Actions to take =>
a - Write out the note about translating from Simple English Wikipedia word for word, from "Using Simple English" up to and including "17:16, 14 August 2008 (UTC)".
b - Which lines in the listing contain the string "over"? Gather each one, treating uppercase and lowercase as different.

Using Simple English Wikipedia as a starting point

Hi, welcome from Simple English Wikipedia! On our Main Page you will see the following statement: "These pages can help people learn English. You can also use them to make a new Wikipedia to help other people, if you change the words to your own language." Therefore, perhaps you might like to mention somewhere in your guide that a good way of creating articles is to check if a suitable article on the subject is available at Simple Wikipedia, then translate that article into the language of the new Wikipedia. It will usually be easier to translate Simple English Wikipedia articles rather than English Wikipedia articles as Simple English Wikipedia articles intentionally use simpler English. — Cheers, Truth'soutthere 17:16, 14 August 2008 (UTC)

Yes indeed, that might be a good starting point. I'll see how to put it in!--Ziko-W 17:27, 14 August 2008 (UTC)

Entries shown =>
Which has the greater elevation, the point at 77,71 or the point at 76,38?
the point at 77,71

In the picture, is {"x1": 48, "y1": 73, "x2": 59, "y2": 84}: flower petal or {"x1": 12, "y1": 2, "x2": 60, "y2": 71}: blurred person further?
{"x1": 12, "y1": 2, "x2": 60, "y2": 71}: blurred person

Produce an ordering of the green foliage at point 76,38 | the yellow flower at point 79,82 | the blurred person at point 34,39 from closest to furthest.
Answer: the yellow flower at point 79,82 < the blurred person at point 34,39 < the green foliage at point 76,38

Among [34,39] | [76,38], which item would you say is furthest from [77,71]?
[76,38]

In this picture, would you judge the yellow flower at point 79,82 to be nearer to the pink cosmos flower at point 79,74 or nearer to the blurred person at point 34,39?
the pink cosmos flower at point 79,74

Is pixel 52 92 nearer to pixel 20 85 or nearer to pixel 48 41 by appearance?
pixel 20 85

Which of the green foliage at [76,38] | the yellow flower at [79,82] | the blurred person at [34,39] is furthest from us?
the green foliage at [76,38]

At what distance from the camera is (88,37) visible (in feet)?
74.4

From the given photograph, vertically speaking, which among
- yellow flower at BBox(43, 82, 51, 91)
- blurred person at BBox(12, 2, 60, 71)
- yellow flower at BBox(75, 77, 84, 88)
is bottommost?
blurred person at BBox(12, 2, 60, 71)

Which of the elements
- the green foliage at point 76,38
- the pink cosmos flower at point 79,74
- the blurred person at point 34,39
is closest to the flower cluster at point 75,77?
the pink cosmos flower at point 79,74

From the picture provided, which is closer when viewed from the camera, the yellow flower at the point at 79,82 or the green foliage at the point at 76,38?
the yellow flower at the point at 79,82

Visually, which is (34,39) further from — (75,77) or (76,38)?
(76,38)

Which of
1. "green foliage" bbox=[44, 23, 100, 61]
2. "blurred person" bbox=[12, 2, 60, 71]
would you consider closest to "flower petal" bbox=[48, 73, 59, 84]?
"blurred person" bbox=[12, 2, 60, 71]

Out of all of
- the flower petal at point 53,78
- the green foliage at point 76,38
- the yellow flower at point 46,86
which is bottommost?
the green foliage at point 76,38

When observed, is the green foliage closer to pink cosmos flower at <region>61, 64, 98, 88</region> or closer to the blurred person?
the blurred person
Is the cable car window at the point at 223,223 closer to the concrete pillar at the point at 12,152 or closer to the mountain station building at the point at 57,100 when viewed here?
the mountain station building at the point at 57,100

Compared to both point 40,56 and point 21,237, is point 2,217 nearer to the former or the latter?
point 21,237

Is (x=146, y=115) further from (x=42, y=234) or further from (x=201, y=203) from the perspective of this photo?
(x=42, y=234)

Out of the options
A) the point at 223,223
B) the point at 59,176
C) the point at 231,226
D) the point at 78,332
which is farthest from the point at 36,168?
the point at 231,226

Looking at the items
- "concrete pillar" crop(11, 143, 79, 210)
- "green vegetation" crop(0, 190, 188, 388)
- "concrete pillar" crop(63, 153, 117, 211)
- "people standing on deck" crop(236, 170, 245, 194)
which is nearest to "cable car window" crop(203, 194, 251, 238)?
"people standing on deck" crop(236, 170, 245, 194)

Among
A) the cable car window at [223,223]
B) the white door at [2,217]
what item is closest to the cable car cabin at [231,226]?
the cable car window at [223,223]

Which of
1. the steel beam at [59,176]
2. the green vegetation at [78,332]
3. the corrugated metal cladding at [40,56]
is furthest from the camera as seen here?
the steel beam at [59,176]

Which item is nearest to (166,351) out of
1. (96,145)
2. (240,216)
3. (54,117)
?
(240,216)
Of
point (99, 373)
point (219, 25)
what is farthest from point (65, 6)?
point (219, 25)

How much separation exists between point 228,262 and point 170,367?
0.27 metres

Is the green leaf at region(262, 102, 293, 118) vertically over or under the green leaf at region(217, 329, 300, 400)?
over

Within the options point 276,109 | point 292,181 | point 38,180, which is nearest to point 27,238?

Per-task outputs =>
a -
Using Simple English Wikipedia as a starting point

Hi, welcome from Simple English Wikipedia! On our Main Page you will see the following statement: "These pages can help people learn English. You can also use them to make a new Wikipedia to help other people, if you change the words to your own language." Therefore, perhaps you might like to mention somewhere in your guide that a good way of creating articles is to check if a suitable article on the subject is available at Simple Wikipedia, then translate that article into the language of the new Wikipedia. It will usually be easier to translate Simple English Wikipedia articles rather than English Wikipedia articles as Simple English Wikipedia articles intentionally use simpler English. — Cheers, Truth'soutthere 17:16, 14 August 2008 (UTC)

b -
Is the green leaf at region(262, 102, 293, 118) vertically over or under the green leaf at region(217, 329, 300, 400)?
over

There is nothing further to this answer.